Start of Material for this task
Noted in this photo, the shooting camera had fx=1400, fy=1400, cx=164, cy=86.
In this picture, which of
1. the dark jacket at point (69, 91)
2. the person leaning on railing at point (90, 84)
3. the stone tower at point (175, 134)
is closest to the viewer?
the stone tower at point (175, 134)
End of Material for this task
- **Your goal**:
Set down the records above word for word, copying every line without any change.

- **Answer for this exercise**:
Noted in this photo, the shooting camera had fx=1400, fy=1400, cx=164, cy=86.
In this picture, which of
1. the dark jacket at point (69, 91)
2. the person leaning on railing at point (90, 84)
3. the stone tower at point (175, 134)
is closest to the viewer?
the stone tower at point (175, 134)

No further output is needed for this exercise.